■ Exercise instructions ■
Through the last line of the entries, please copy every line exactly, starting with the one that contains "phylum: Chordata".

====== Given data

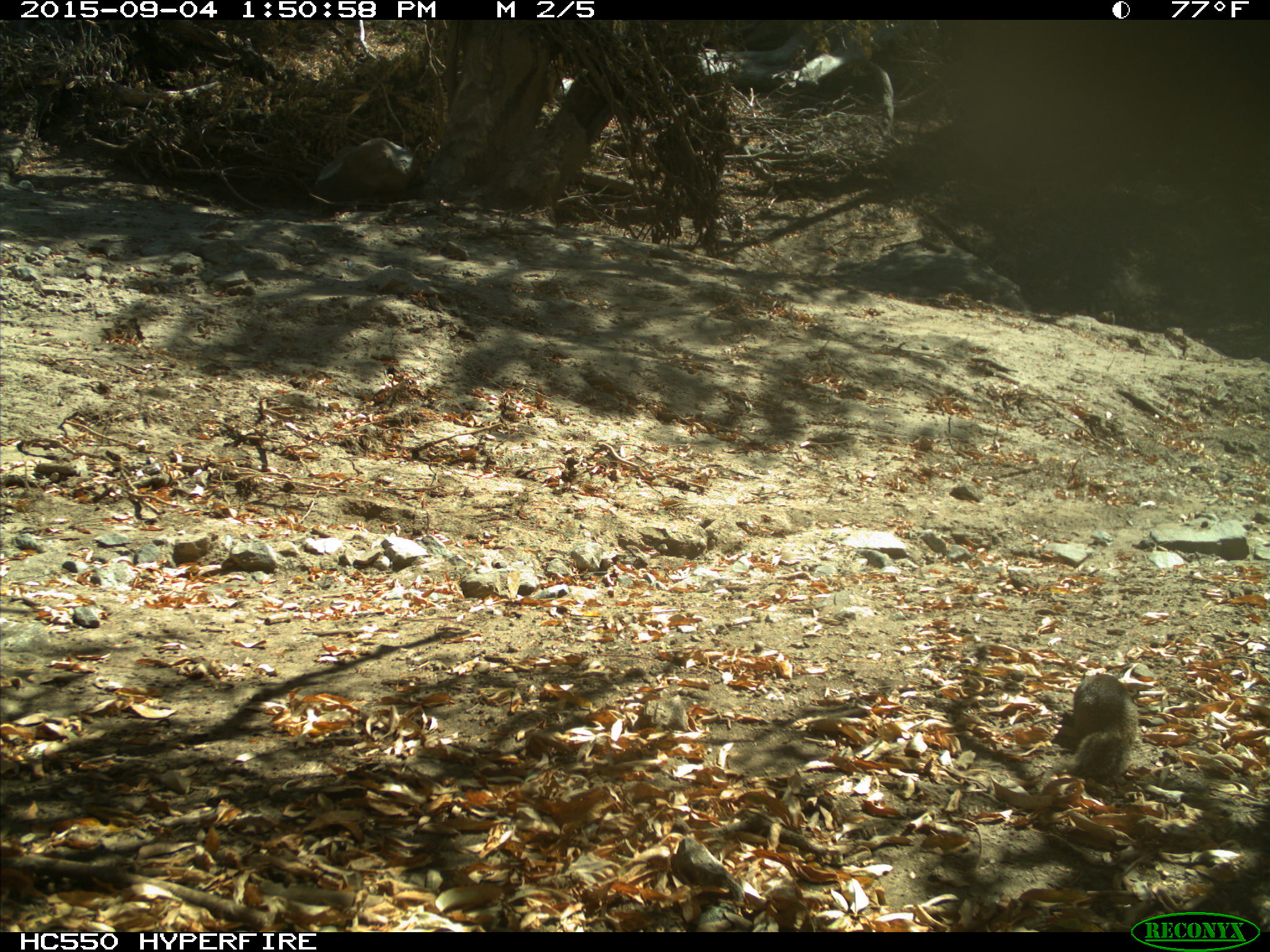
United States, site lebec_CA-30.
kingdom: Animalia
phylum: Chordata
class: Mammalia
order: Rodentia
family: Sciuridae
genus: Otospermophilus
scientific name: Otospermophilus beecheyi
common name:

============

■ Your solution ■
phylum: Chordata
class: Mammalia
order: Rodentia
family: Sciuridae
genus: Otospermophilus
scientific name: Otospermophilus beecheyi
common name:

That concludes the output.